The Last of the Boys is the story of two aging Vietnam vets spending a summer drinking away the ghosts of their past. For Jeeter (Rod Wolfe), the ghosts are his constant rehashing of spending the '60s as a history professor. Ben (Kevin Labrum)faces them literally with regular visits from a non-corporeal corporal who addresses Ben as Vietnam-era Secretary of Defense Robert MacNamara. Ben and Jeeter's relaxation ends with the death of Ben's father and a visit from Jeeter's new girlfriend, Salyer, and her mother, Lorraine.
After the show, two women, who lived through Vietnam, gushed about how moving the play was. For me, lacking those emotional anchors, it was a slightly convoluted plot that relied too heavily on war imagery to carry the weight of the dramatic tension.
Ben doesn't want anything other than to be left alone. But he does nothing to forward that goal , which makes it curious why he should be the one on stage for the whole of the play, or why this slice of his life is the one we're privy to. Additionally, Labrum's portrayal is more whimsical than brooding, even when he's raging at Salyer about what the '60s were "really like."
Jeeter, however, stalks The Rolling Stones, regularly flies off the handle and occasionally locks up completely mid-sentence. Until it's unexpectedly dropped that he's a college professor towards the middle of the play, the impression is that he's mentally ill and would live in a van—if he could get things together enough to get one—making it a stretch to see him lording over a classroom.
When Salyer and Lorraine arrive, conversations far too intimate for the situation ensue with implausible ease; both women are also facing personal trauma based on the Vietnam War and their issues come to a messy head alongside Jeeter's and Ben's.
Through it all, nothing is on the line dramatically. Ben wants nothing, so he has nothing to lose. Jeeter could lose Salyer, but he hasn't known her long and everything else in his life is a bulletproof version of peachy. Salyer doesn't even really love Jeeter and is just enjoying the ride as she searches for herself. And Lorraine's presence is only a foil of Ben's admiration for MacNamara and Jeeter's interest in her daughter.
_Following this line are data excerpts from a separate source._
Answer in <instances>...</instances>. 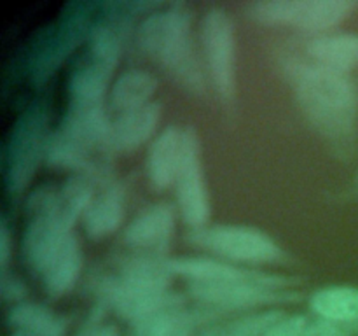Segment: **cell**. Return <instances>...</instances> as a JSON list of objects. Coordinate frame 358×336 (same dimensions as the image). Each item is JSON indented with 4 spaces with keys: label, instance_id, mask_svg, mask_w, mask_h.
I'll list each match as a JSON object with an SVG mask.
<instances>
[{
    "label": "cell",
    "instance_id": "7",
    "mask_svg": "<svg viewBox=\"0 0 358 336\" xmlns=\"http://www.w3.org/2000/svg\"><path fill=\"white\" fill-rule=\"evenodd\" d=\"M201 42L213 86L224 100L236 91V44L234 24L226 10L210 9L201 23Z\"/></svg>",
    "mask_w": 358,
    "mask_h": 336
},
{
    "label": "cell",
    "instance_id": "3",
    "mask_svg": "<svg viewBox=\"0 0 358 336\" xmlns=\"http://www.w3.org/2000/svg\"><path fill=\"white\" fill-rule=\"evenodd\" d=\"M171 275L168 262L147 258L129 259L119 275L101 284V293L119 317L136 326L173 300L175 296L168 294Z\"/></svg>",
    "mask_w": 358,
    "mask_h": 336
},
{
    "label": "cell",
    "instance_id": "28",
    "mask_svg": "<svg viewBox=\"0 0 358 336\" xmlns=\"http://www.w3.org/2000/svg\"><path fill=\"white\" fill-rule=\"evenodd\" d=\"M96 336H119V335H117V329H115L114 326H100Z\"/></svg>",
    "mask_w": 358,
    "mask_h": 336
},
{
    "label": "cell",
    "instance_id": "11",
    "mask_svg": "<svg viewBox=\"0 0 358 336\" xmlns=\"http://www.w3.org/2000/svg\"><path fill=\"white\" fill-rule=\"evenodd\" d=\"M93 198L91 182L84 177H73L62 186H45L35 191L28 200V214L48 217L72 231L76 220L84 216Z\"/></svg>",
    "mask_w": 358,
    "mask_h": 336
},
{
    "label": "cell",
    "instance_id": "12",
    "mask_svg": "<svg viewBox=\"0 0 358 336\" xmlns=\"http://www.w3.org/2000/svg\"><path fill=\"white\" fill-rule=\"evenodd\" d=\"M184 158V130L177 126L163 130L152 142L147 156V175L154 189L163 191L177 182Z\"/></svg>",
    "mask_w": 358,
    "mask_h": 336
},
{
    "label": "cell",
    "instance_id": "25",
    "mask_svg": "<svg viewBox=\"0 0 358 336\" xmlns=\"http://www.w3.org/2000/svg\"><path fill=\"white\" fill-rule=\"evenodd\" d=\"M310 328V318L304 315L283 317L266 332V336H306Z\"/></svg>",
    "mask_w": 358,
    "mask_h": 336
},
{
    "label": "cell",
    "instance_id": "24",
    "mask_svg": "<svg viewBox=\"0 0 358 336\" xmlns=\"http://www.w3.org/2000/svg\"><path fill=\"white\" fill-rule=\"evenodd\" d=\"M306 336H358V324H341L317 318L310 321Z\"/></svg>",
    "mask_w": 358,
    "mask_h": 336
},
{
    "label": "cell",
    "instance_id": "30",
    "mask_svg": "<svg viewBox=\"0 0 358 336\" xmlns=\"http://www.w3.org/2000/svg\"><path fill=\"white\" fill-rule=\"evenodd\" d=\"M357 186H358V177H357Z\"/></svg>",
    "mask_w": 358,
    "mask_h": 336
},
{
    "label": "cell",
    "instance_id": "1",
    "mask_svg": "<svg viewBox=\"0 0 358 336\" xmlns=\"http://www.w3.org/2000/svg\"><path fill=\"white\" fill-rule=\"evenodd\" d=\"M285 72L301 108L324 135L334 140L353 135L358 100L348 74L299 58L287 59Z\"/></svg>",
    "mask_w": 358,
    "mask_h": 336
},
{
    "label": "cell",
    "instance_id": "14",
    "mask_svg": "<svg viewBox=\"0 0 358 336\" xmlns=\"http://www.w3.org/2000/svg\"><path fill=\"white\" fill-rule=\"evenodd\" d=\"M112 70L84 56L73 69L69 80V108L72 111H94L103 108L108 79Z\"/></svg>",
    "mask_w": 358,
    "mask_h": 336
},
{
    "label": "cell",
    "instance_id": "18",
    "mask_svg": "<svg viewBox=\"0 0 358 336\" xmlns=\"http://www.w3.org/2000/svg\"><path fill=\"white\" fill-rule=\"evenodd\" d=\"M306 49L315 63L336 72L348 74L358 65L357 34L320 35L311 38Z\"/></svg>",
    "mask_w": 358,
    "mask_h": 336
},
{
    "label": "cell",
    "instance_id": "4",
    "mask_svg": "<svg viewBox=\"0 0 358 336\" xmlns=\"http://www.w3.org/2000/svg\"><path fill=\"white\" fill-rule=\"evenodd\" d=\"M93 10L94 4L90 2H72L63 9L58 23L45 31L34 51L31 79L35 84L45 83L76 51L77 46L90 37Z\"/></svg>",
    "mask_w": 358,
    "mask_h": 336
},
{
    "label": "cell",
    "instance_id": "21",
    "mask_svg": "<svg viewBox=\"0 0 358 336\" xmlns=\"http://www.w3.org/2000/svg\"><path fill=\"white\" fill-rule=\"evenodd\" d=\"M157 91V79L145 70L133 69L117 77L110 91V105L115 112L135 111L150 104V97Z\"/></svg>",
    "mask_w": 358,
    "mask_h": 336
},
{
    "label": "cell",
    "instance_id": "29",
    "mask_svg": "<svg viewBox=\"0 0 358 336\" xmlns=\"http://www.w3.org/2000/svg\"><path fill=\"white\" fill-rule=\"evenodd\" d=\"M13 336H23V335H20V332H16V335H13Z\"/></svg>",
    "mask_w": 358,
    "mask_h": 336
},
{
    "label": "cell",
    "instance_id": "22",
    "mask_svg": "<svg viewBox=\"0 0 358 336\" xmlns=\"http://www.w3.org/2000/svg\"><path fill=\"white\" fill-rule=\"evenodd\" d=\"M9 321L17 332L23 336H63L65 322L48 310L45 307L35 303H21L13 307Z\"/></svg>",
    "mask_w": 358,
    "mask_h": 336
},
{
    "label": "cell",
    "instance_id": "27",
    "mask_svg": "<svg viewBox=\"0 0 358 336\" xmlns=\"http://www.w3.org/2000/svg\"><path fill=\"white\" fill-rule=\"evenodd\" d=\"M96 322H98L96 318H93V321L87 322V324L84 326L79 332H77V336H96L98 329H100V326H98Z\"/></svg>",
    "mask_w": 358,
    "mask_h": 336
},
{
    "label": "cell",
    "instance_id": "9",
    "mask_svg": "<svg viewBox=\"0 0 358 336\" xmlns=\"http://www.w3.org/2000/svg\"><path fill=\"white\" fill-rule=\"evenodd\" d=\"M285 284L282 276L257 273L252 279L234 280V282L191 284V293L196 300L212 307L240 310V308H254L276 301L292 300V294L282 293Z\"/></svg>",
    "mask_w": 358,
    "mask_h": 336
},
{
    "label": "cell",
    "instance_id": "20",
    "mask_svg": "<svg viewBox=\"0 0 358 336\" xmlns=\"http://www.w3.org/2000/svg\"><path fill=\"white\" fill-rule=\"evenodd\" d=\"M310 304L318 318L341 324H358V287H325L311 296Z\"/></svg>",
    "mask_w": 358,
    "mask_h": 336
},
{
    "label": "cell",
    "instance_id": "16",
    "mask_svg": "<svg viewBox=\"0 0 358 336\" xmlns=\"http://www.w3.org/2000/svg\"><path fill=\"white\" fill-rule=\"evenodd\" d=\"M175 227L173 209L166 203L149 206L128 224L124 241L136 248L159 247L170 240Z\"/></svg>",
    "mask_w": 358,
    "mask_h": 336
},
{
    "label": "cell",
    "instance_id": "8",
    "mask_svg": "<svg viewBox=\"0 0 358 336\" xmlns=\"http://www.w3.org/2000/svg\"><path fill=\"white\" fill-rule=\"evenodd\" d=\"M191 241L220 258L241 262H271L282 255L271 237L248 226L199 227L191 234Z\"/></svg>",
    "mask_w": 358,
    "mask_h": 336
},
{
    "label": "cell",
    "instance_id": "2",
    "mask_svg": "<svg viewBox=\"0 0 358 336\" xmlns=\"http://www.w3.org/2000/svg\"><path fill=\"white\" fill-rule=\"evenodd\" d=\"M138 44L185 88L203 90V76L191 41V16L185 6L171 4L149 14L138 28Z\"/></svg>",
    "mask_w": 358,
    "mask_h": 336
},
{
    "label": "cell",
    "instance_id": "26",
    "mask_svg": "<svg viewBox=\"0 0 358 336\" xmlns=\"http://www.w3.org/2000/svg\"><path fill=\"white\" fill-rule=\"evenodd\" d=\"M10 258V233L7 224H2V230H0V266H2V275L7 270V262Z\"/></svg>",
    "mask_w": 358,
    "mask_h": 336
},
{
    "label": "cell",
    "instance_id": "17",
    "mask_svg": "<svg viewBox=\"0 0 358 336\" xmlns=\"http://www.w3.org/2000/svg\"><path fill=\"white\" fill-rule=\"evenodd\" d=\"M124 192L119 186H110L101 195L94 196L84 212V230L93 240H101L114 233L124 219Z\"/></svg>",
    "mask_w": 358,
    "mask_h": 336
},
{
    "label": "cell",
    "instance_id": "19",
    "mask_svg": "<svg viewBox=\"0 0 358 336\" xmlns=\"http://www.w3.org/2000/svg\"><path fill=\"white\" fill-rule=\"evenodd\" d=\"M168 265H170L171 273L185 276L191 280V284L234 282V280L252 279L259 273L206 258H178Z\"/></svg>",
    "mask_w": 358,
    "mask_h": 336
},
{
    "label": "cell",
    "instance_id": "13",
    "mask_svg": "<svg viewBox=\"0 0 358 336\" xmlns=\"http://www.w3.org/2000/svg\"><path fill=\"white\" fill-rule=\"evenodd\" d=\"M163 108L156 102L122 112L110 125V149L117 153H131L147 142L156 132Z\"/></svg>",
    "mask_w": 358,
    "mask_h": 336
},
{
    "label": "cell",
    "instance_id": "23",
    "mask_svg": "<svg viewBox=\"0 0 358 336\" xmlns=\"http://www.w3.org/2000/svg\"><path fill=\"white\" fill-rule=\"evenodd\" d=\"M48 161L69 170H93V149L59 130L48 144Z\"/></svg>",
    "mask_w": 358,
    "mask_h": 336
},
{
    "label": "cell",
    "instance_id": "5",
    "mask_svg": "<svg viewBox=\"0 0 358 336\" xmlns=\"http://www.w3.org/2000/svg\"><path fill=\"white\" fill-rule=\"evenodd\" d=\"M45 142V114L41 107H30L13 126L6 149V188L9 195H20L37 172Z\"/></svg>",
    "mask_w": 358,
    "mask_h": 336
},
{
    "label": "cell",
    "instance_id": "15",
    "mask_svg": "<svg viewBox=\"0 0 358 336\" xmlns=\"http://www.w3.org/2000/svg\"><path fill=\"white\" fill-rule=\"evenodd\" d=\"M80 270H83V254H80L79 240L76 234L70 233L52 252L38 275L44 282L45 290L51 296L59 298L73 289Z\"/></svg>",
    "mask_w": 358,
    "mask_h": 336
},
{
    "label": "cell",
    "instance_id": "10",
    "mask_svg": "<svg viewBox=\"0 0 358 336\" xmlns=\"http://www.w3.org/2000/svg\"><path fill=\"white\" fill-rule=\"evenodd\" d=\"M175 184L178 206L185 223L196 230L205 227L210 217V202L203 175L201 144L192 128L184 130V158Z\"/></svg>",
    "mask_w": 358,
    "mask_h": 336
},
{
    "label": "cell",
    "instance_id": "6",
    "mask_svg": "<svg viewBox=\"0 0 358 336\" xmlns=\"http://www.w3.org/2000/svg\"><path fill=\"white\" fill-rule=\"evenodd\" d=\"M355 2L348 0H273L250 6V16L266 24H289L306 31H324L345 21Z\"/></svg>",
    "mask_w": 358,
    "mask_h": 336
}]
</instances>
That's why until the mid-second act when they start slinging brutal truths about the war at one another, there isn't much about situation that's compelling. And even then, it's less about the characters or their lives than it is political talking points about Vietnam ... points that have been made many times in many ways.
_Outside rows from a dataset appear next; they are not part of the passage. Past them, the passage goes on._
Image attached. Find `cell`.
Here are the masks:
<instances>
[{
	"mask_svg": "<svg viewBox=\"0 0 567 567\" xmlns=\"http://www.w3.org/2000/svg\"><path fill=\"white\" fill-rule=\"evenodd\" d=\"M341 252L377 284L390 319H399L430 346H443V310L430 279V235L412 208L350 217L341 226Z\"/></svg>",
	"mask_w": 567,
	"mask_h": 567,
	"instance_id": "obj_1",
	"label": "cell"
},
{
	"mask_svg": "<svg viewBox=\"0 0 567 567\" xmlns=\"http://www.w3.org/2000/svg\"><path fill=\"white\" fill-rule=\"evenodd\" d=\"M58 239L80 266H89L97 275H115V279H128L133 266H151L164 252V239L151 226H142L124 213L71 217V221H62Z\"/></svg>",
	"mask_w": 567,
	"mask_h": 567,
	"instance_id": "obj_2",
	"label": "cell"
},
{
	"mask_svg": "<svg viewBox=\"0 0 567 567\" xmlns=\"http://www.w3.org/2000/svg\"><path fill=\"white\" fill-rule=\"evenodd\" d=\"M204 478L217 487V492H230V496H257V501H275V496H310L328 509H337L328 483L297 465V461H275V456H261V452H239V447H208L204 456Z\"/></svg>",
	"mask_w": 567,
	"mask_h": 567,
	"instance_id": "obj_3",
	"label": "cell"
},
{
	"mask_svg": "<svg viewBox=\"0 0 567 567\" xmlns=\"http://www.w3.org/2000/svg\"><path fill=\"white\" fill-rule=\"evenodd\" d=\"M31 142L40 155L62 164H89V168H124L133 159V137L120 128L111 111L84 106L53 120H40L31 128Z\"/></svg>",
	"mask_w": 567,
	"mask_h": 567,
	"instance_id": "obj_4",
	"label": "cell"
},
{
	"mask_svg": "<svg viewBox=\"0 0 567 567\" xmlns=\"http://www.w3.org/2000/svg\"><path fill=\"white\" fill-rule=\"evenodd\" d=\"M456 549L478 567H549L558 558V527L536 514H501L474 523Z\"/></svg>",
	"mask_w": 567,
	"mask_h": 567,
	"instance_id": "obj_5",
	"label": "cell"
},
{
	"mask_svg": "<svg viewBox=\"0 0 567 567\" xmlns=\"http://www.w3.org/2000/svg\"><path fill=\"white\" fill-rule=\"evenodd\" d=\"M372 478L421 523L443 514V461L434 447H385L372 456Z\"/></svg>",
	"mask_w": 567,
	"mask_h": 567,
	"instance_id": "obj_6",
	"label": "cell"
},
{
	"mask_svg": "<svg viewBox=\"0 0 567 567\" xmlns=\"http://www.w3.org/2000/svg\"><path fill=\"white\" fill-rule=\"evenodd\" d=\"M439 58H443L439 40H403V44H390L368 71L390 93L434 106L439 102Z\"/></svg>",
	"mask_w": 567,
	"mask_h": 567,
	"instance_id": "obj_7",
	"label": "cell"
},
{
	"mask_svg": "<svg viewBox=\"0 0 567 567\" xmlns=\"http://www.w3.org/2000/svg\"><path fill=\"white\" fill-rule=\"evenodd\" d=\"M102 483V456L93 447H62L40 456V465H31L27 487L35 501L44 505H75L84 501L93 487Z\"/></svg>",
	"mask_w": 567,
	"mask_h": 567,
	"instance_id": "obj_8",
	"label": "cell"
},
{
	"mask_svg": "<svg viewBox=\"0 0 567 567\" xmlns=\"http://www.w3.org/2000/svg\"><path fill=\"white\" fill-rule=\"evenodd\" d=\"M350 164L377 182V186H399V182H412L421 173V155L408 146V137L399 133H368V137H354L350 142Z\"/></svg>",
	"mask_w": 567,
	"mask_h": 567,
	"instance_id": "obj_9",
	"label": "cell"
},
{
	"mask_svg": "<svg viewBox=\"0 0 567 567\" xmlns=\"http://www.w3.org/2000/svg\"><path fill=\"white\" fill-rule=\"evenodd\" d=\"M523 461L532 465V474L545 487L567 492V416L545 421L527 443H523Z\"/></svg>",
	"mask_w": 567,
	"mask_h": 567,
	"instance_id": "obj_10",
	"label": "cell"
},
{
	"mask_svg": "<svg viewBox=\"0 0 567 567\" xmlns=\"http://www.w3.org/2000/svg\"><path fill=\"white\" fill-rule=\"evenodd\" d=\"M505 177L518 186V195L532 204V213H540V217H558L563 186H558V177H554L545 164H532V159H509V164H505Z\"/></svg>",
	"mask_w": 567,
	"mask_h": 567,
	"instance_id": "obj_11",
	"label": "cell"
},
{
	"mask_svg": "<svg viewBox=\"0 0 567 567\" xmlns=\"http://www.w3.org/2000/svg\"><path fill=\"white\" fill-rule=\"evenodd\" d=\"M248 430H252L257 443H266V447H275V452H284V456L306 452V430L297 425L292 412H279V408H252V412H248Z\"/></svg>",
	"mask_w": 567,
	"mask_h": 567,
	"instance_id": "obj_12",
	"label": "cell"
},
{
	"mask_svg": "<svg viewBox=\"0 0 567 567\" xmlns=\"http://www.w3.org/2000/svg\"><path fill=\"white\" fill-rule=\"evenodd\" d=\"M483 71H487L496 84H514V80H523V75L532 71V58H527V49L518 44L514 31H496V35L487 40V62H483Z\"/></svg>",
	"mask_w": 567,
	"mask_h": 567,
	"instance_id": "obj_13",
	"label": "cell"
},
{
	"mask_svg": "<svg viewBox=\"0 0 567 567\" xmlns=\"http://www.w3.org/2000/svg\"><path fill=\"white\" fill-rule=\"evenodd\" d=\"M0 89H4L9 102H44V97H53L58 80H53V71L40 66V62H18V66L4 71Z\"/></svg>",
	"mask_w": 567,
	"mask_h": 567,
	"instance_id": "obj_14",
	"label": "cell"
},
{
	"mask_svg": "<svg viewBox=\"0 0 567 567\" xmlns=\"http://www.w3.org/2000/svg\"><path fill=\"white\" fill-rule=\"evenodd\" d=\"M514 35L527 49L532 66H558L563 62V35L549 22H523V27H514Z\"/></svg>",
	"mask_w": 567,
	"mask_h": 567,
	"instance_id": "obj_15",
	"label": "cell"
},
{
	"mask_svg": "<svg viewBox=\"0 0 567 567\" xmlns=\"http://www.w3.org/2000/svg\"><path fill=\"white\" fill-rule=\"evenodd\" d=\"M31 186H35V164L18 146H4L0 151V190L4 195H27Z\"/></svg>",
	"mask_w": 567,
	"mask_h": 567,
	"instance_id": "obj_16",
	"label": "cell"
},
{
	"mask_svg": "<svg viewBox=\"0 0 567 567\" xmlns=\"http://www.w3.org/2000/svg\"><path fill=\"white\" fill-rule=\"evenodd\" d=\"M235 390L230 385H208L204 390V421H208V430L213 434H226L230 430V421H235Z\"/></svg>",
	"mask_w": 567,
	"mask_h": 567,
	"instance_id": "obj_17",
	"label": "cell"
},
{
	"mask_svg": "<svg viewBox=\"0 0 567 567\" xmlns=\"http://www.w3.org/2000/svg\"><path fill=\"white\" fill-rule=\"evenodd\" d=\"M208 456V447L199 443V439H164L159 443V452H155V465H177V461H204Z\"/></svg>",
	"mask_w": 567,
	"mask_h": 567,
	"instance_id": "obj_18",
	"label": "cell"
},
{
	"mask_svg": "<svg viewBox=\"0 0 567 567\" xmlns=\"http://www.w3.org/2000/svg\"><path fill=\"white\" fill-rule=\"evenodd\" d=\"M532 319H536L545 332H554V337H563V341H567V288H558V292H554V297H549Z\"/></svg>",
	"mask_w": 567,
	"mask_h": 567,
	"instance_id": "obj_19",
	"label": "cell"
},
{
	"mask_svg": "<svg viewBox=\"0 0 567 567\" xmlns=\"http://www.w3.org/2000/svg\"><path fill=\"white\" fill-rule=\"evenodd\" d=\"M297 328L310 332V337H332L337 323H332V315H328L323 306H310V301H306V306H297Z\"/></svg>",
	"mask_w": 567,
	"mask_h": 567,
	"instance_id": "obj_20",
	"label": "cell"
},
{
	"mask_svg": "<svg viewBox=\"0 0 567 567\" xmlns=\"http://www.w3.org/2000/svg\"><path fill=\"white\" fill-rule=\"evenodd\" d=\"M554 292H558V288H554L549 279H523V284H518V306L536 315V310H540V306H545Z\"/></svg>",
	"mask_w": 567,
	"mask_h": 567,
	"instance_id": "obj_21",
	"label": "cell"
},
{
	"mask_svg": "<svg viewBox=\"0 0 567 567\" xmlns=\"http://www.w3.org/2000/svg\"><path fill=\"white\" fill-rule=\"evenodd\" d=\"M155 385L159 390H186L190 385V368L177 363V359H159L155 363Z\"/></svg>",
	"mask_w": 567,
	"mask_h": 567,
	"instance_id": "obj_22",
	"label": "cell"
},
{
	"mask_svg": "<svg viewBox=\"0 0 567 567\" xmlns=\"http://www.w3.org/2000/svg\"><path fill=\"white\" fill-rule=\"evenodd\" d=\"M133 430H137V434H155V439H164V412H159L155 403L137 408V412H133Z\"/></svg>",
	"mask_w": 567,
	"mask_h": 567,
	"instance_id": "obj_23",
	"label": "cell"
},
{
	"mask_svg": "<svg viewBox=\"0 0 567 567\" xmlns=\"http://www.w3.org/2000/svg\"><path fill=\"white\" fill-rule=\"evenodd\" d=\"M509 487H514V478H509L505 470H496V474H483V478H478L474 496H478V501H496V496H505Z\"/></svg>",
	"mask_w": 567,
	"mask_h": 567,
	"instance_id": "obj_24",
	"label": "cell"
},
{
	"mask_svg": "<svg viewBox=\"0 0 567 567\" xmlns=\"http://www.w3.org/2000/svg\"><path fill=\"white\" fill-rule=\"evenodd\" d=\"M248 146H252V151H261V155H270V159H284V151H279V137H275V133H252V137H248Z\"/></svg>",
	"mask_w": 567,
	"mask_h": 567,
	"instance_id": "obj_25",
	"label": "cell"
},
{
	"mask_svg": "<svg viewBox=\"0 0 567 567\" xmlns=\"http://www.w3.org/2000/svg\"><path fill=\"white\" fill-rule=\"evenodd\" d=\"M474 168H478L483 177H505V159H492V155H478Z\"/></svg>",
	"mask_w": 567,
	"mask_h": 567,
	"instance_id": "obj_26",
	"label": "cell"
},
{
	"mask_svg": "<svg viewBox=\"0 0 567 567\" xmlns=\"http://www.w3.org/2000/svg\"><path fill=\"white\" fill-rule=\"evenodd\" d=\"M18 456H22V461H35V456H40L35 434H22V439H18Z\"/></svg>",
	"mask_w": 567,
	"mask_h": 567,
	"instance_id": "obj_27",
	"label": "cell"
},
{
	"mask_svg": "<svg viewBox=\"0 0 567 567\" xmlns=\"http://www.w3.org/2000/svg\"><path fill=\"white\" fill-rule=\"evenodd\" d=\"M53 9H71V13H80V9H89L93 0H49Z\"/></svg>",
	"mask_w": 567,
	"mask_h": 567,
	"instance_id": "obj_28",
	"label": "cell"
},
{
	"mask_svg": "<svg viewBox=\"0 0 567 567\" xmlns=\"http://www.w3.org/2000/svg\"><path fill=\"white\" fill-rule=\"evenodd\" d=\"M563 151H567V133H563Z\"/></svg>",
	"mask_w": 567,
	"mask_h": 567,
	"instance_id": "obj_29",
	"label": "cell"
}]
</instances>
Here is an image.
The two women I spoke to after the play said they were moved by the portrayal of the way war leaves people broken in ways that aren't visible to the naked eye. I got that. But that they were broken in some way alone wasn't quite enough.
Overall, The Last of the Boys offered good dialogue, decent acting and a solid presentation. At its best moments it played like an ex-military version of The Odd Couple. But its greatest ambition seemed to be thematic, and in that respect, its reach unfortunately exceeded its grasp.
The play runs Wednesdays through Saturdays until August 28 at The Visual Arts Collective. Tickets are available at the door. More information available at alleyrep.org.